In the localized form, regression can occur; the changes usually decrease over time. However, deterioration may occur during puberty or pregnancy .


  • J. Schweizer: More than one gene involved in monilethrix: intracellular but also extracellular players. In: The Journal of investigative dermatology. Vol. 126, No. 6, June 2006, pp. 1216-1219, doi: 10.1038 / sj.jid.5700266 , PMID 16702971 .
  • D. Carreras: Monilethrix: a review and case report.

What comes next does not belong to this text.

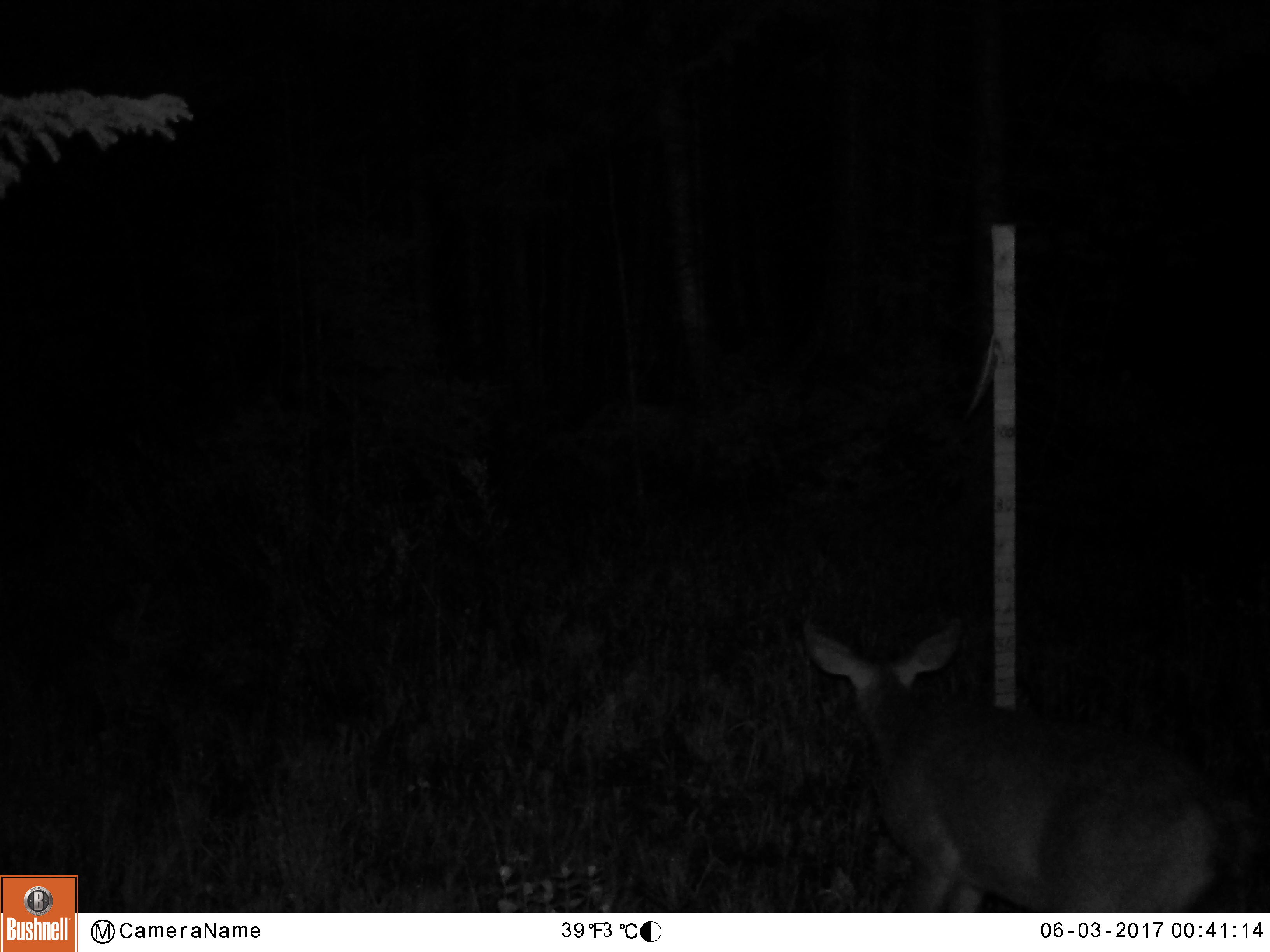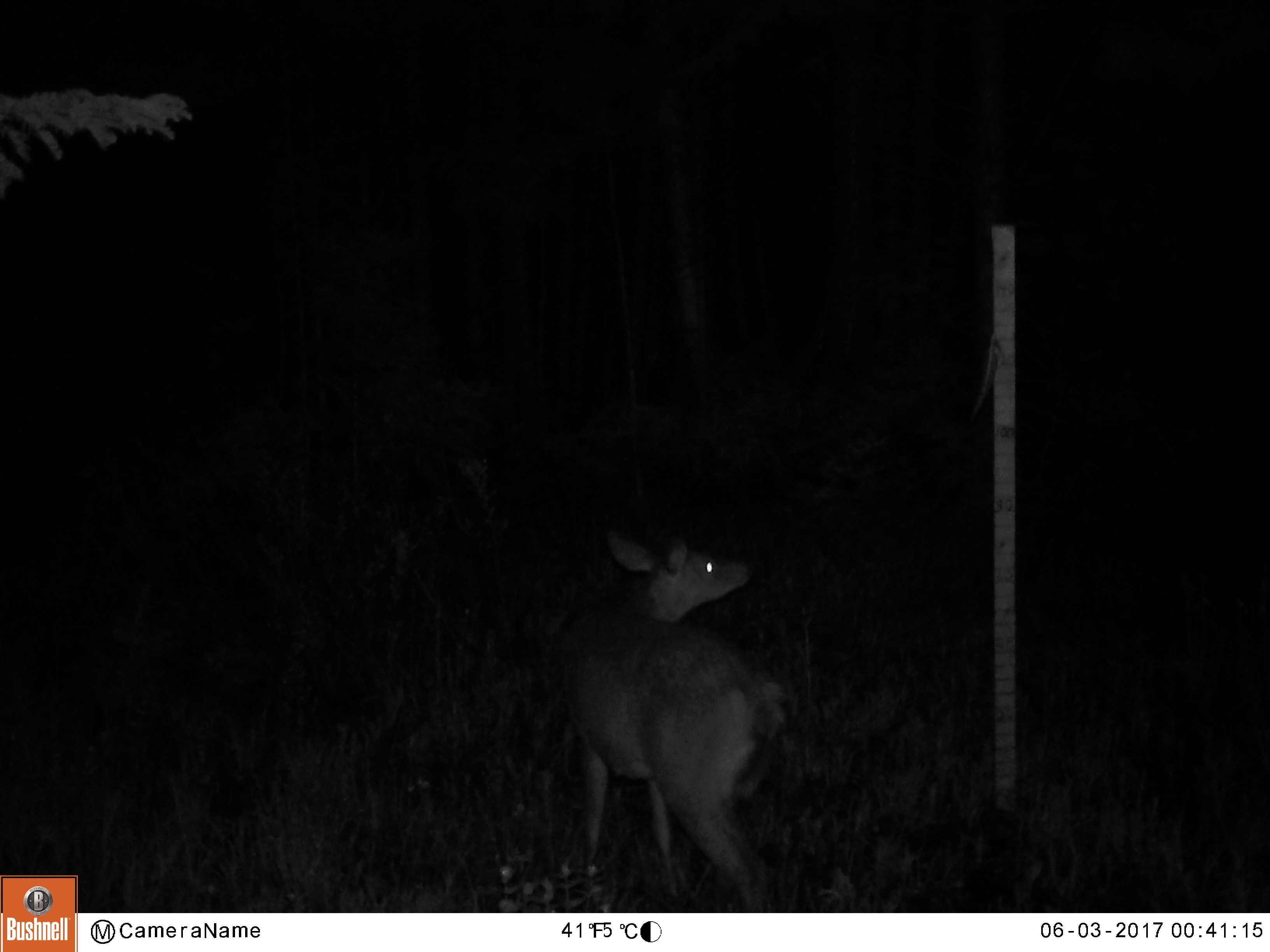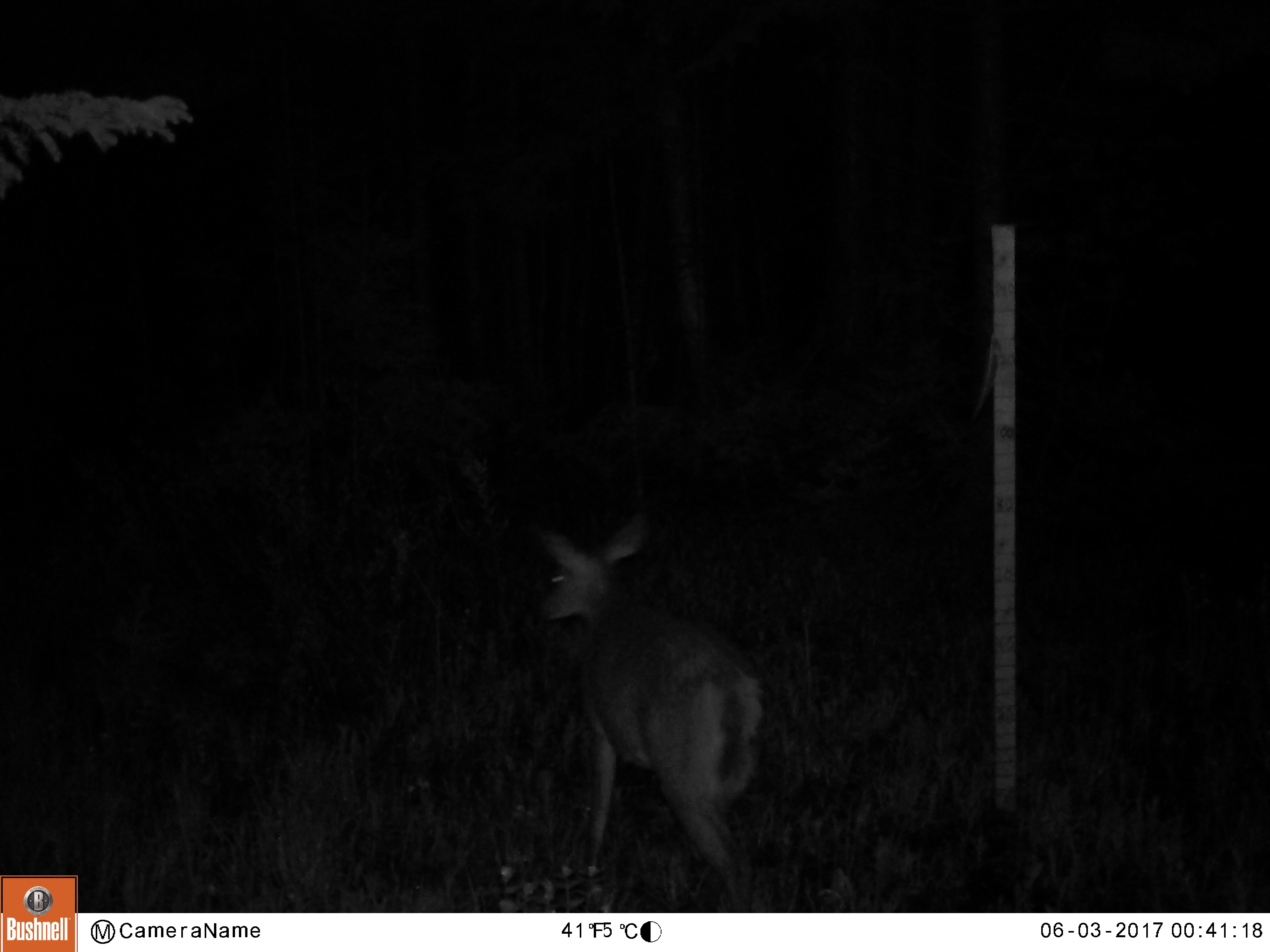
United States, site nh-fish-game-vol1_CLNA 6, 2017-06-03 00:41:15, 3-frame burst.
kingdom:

In: Pediatric dentistry. Vol. 18, No. 4, 1996 Jul-Aug, pp. 331-333, PMID 8857664 (review).
  • T. Salamon, UW Schnyder: About the Monilethrix. In: Archives for Clinical and Experimental Dermatology. Vol. 215, 1962, pp. 105-136, PMID 13991022 .

Individual evidence

  1. a b c d Moniletrix. In: Orphanet (Rare Disease Database).
  2. a b Bernfried Leiber (founder): The clinical syndromes. Syndromes, sequences and symptom complexes . Ed .: G. Burg, J. Kunze, D. Pongratz, PG Scheurlen, A. Schinzel, J. Spranger. 7., completely reworked. Edition. tape 2 : symptoms . Urban & Schwarzenberg, Munich et al. 1990, ISBN 3-541-01727-9 .
  3. ^ WG Smith: A rare nodose condition of the hair. In: British Medical Journal Vol. 2, pp. 291-292, 1879
  4. ^ R. Sabouraud: Sur les cheveux maniliformes. In: Annales de Dermatologie et de Vénéréologie Vol. 3, pp. 781–793, 1892
  5. J. Schweizer: More than one gene involved in monilethrix: intracellular but also extracellular players. In: Journal of Investigative Dermatology 2006, Vol. 126, pp. 1216-1219. PMID 16702971 .
  6. Monilethrix.  In: Online Mendelian Inheritance in Man . (English)
  7. Hypotrichosis simplex. In: Orphanet (Rare Disease Database).